With cameras on almost every phone, anyone can feel like a professional photographer. We’ve seen selfies, nature shots, cat pics, and endless plates of food, but what about camera-less photography.
That’s what New Trier Senior Sarah Rose worked on for the Wilmette Arts Guild, in which artists came together to display their best work during Feb. 2-27.
The show featured a wide variety of artwork and honored creativity as well as proficiency. Sarah Rose, who experimented with a unique photographic process, won the Wilmette Arts Guild Senior Scholarship. At this point, she hopes to use the scholarship to attend the School of the Art Institute of Chicago.
Rose won the Scholarship with her artwork “Church Window.” She used a photographic process known as cyanotype and imprinted a pattern of a stained-glass window onto photography paper, hence the name “Church Window.” By placing beads at different spots on the paper during exposure, Rose explained, the exposed areas of the paper left the design. The final product resulted in a two-dimensional cyanotype of the beaded design.
“’Church Window’ was made in memory of a Hawaiian Church destroyed in 2006,” said Rose.
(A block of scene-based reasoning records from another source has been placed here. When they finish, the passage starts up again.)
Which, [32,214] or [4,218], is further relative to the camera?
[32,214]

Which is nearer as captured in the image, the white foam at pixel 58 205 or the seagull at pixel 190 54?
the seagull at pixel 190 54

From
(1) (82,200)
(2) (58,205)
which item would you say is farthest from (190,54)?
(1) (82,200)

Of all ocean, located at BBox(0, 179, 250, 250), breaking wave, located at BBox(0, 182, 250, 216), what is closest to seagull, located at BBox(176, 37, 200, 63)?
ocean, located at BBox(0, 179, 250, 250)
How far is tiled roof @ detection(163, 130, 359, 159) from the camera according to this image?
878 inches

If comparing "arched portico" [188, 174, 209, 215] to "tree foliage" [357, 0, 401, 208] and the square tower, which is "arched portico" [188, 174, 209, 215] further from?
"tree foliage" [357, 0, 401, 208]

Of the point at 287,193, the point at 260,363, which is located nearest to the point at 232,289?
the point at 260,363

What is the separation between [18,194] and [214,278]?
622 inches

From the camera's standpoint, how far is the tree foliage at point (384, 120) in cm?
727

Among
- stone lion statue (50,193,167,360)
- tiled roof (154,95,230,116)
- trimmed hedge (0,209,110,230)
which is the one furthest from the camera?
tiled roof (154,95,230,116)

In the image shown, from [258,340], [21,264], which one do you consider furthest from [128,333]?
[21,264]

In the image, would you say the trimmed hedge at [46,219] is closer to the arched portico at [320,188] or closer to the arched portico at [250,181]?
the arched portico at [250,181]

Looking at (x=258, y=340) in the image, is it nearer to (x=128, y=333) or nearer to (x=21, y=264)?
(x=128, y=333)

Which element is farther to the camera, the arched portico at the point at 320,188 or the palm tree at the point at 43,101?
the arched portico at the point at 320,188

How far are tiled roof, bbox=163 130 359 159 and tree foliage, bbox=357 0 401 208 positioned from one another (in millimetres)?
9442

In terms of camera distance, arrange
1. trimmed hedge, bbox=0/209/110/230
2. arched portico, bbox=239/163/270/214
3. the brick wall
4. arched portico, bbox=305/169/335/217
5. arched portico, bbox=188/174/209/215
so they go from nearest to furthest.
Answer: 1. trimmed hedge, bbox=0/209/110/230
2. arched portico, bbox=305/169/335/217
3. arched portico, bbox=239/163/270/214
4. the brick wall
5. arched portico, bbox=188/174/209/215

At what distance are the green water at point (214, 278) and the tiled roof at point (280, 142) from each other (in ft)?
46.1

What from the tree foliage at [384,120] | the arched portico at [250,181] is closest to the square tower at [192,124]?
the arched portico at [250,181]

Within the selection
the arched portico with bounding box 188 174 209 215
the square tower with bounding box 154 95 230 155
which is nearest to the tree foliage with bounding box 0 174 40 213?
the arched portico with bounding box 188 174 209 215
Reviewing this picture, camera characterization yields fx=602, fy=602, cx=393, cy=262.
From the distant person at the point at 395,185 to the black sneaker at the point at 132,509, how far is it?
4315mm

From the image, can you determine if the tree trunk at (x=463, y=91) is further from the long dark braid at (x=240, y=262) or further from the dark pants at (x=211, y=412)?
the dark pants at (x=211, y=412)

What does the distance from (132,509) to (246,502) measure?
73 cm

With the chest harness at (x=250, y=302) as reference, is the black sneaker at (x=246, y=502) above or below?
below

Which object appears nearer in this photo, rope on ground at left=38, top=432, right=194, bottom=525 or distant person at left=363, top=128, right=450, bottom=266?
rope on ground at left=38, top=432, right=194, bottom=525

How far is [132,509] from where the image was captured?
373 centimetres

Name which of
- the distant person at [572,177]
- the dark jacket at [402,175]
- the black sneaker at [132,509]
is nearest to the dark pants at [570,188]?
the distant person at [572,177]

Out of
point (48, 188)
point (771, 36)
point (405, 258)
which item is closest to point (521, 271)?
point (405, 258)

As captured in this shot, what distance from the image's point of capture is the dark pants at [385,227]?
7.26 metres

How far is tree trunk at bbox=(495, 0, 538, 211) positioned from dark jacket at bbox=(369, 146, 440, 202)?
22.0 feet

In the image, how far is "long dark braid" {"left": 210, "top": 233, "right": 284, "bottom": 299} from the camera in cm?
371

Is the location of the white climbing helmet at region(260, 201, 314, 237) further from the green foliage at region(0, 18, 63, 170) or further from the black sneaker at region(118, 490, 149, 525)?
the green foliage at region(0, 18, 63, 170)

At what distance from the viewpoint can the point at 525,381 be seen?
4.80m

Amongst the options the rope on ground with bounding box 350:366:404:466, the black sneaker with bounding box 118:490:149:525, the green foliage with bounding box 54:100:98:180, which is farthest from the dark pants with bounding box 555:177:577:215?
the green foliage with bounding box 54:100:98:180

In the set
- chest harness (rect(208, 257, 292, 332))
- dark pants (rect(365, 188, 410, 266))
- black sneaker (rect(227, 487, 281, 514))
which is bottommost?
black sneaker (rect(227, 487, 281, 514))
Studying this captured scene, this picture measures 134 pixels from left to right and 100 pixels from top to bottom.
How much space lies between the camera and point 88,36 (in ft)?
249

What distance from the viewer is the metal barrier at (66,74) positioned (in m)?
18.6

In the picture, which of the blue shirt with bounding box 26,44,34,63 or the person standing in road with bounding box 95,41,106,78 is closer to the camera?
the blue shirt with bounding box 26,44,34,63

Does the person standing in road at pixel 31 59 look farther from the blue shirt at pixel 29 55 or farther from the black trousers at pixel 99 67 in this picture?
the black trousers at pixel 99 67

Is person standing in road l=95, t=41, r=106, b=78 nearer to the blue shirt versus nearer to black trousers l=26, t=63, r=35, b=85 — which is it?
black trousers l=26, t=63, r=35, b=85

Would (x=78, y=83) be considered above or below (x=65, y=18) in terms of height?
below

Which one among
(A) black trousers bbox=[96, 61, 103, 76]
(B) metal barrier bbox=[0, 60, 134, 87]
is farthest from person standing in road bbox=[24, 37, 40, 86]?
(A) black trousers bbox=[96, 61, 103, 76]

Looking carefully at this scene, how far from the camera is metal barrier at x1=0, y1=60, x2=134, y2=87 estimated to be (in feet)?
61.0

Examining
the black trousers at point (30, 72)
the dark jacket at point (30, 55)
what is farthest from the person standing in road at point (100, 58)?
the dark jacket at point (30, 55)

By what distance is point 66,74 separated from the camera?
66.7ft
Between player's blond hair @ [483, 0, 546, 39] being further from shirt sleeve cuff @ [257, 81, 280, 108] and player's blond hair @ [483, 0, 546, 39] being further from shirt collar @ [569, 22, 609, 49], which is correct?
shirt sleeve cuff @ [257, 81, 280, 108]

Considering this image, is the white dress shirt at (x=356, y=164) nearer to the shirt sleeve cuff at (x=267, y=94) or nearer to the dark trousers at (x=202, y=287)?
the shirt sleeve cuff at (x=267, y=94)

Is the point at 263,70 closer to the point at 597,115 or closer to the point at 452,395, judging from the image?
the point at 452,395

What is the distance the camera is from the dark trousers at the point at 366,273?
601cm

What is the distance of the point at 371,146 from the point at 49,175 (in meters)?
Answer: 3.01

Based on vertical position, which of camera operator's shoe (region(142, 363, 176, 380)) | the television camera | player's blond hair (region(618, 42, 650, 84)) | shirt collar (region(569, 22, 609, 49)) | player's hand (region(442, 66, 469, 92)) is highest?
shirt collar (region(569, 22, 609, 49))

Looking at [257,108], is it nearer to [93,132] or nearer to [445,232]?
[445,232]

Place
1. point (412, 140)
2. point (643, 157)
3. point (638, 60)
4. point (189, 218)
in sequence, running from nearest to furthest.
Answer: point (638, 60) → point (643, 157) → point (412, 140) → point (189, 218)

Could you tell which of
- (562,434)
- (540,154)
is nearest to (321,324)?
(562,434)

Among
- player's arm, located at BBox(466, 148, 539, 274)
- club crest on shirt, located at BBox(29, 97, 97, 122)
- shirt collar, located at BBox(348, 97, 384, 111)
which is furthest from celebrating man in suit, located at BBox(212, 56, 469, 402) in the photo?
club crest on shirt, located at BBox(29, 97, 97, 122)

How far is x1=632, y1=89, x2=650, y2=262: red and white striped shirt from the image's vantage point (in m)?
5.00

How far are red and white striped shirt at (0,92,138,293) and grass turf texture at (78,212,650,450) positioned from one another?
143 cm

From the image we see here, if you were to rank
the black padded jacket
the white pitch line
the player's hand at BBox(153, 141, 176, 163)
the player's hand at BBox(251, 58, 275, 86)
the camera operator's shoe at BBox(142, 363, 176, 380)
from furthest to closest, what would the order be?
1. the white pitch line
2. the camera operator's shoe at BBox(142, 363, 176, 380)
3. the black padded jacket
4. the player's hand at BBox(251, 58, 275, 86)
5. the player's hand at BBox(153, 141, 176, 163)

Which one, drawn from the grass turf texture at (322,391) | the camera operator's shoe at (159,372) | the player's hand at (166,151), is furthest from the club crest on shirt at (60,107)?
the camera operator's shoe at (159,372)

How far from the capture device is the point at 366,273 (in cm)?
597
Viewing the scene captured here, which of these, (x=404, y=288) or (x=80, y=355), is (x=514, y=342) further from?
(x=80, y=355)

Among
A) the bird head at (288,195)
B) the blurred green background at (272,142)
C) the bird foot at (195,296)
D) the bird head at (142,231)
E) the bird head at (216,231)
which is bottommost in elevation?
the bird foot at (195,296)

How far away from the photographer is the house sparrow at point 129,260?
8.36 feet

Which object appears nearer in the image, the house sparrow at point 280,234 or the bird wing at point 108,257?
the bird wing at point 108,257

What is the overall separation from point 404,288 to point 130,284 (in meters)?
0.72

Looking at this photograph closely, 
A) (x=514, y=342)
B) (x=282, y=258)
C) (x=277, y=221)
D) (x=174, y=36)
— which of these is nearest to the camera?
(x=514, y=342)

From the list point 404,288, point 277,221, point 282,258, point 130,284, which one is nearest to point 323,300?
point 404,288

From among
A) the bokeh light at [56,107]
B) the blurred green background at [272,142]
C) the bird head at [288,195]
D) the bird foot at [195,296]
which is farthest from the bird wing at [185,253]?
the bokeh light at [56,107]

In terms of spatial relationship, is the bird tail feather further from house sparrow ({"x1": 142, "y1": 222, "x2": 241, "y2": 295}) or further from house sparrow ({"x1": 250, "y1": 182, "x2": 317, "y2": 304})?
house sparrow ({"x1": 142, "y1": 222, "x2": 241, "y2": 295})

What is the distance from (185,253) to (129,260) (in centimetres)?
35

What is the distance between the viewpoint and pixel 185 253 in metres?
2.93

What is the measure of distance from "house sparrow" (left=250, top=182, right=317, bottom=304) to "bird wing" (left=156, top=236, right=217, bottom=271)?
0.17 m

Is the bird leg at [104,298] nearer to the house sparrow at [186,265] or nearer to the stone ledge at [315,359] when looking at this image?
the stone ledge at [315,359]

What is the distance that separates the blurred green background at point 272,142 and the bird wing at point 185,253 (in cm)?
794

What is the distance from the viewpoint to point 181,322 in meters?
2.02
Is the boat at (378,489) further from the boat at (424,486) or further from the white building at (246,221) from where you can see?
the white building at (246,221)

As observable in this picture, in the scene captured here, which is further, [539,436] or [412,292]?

The senior has been taking photography classes since seventh grade, and so she took more creative liberties in this project.
After researching the church, she also researched alternative photographic processes in order to best portray “Church Window.” Rose then used New Trier’s darkroom to experiment with unique techniques.
She decided to create a cyanotype, which is a photograph that is developed with a distinct blue tint. “Church Window” is similar to a photogram, except she coated watercolor paper in light sensitive chemicals rather than using photo print paper.
Rose commented, “I like to be as hands on as possible, because that adds more of my personal touch and allows me to be even more immersed in my work.”
Making a Cyanotype requires most of the work to be completed in a darkroom. Even though Rose never used a camera, the cyanotype was still developed similarly to camera film. In both cases, unwanted light ruins the art, and they are developed through chemical processes.
However, cyanotype has a complicated development process that can produce more abstract photography, and Rose took advantage of it to best capture her vision for “Church Window.”
“I mixed two chemicals and coated different kinds of paper to test the results,” said Rose, who used water color paper for her cyanotype.
“My process can take a long time, but at the end of making a successful print, I have taken a worthwhile journey.”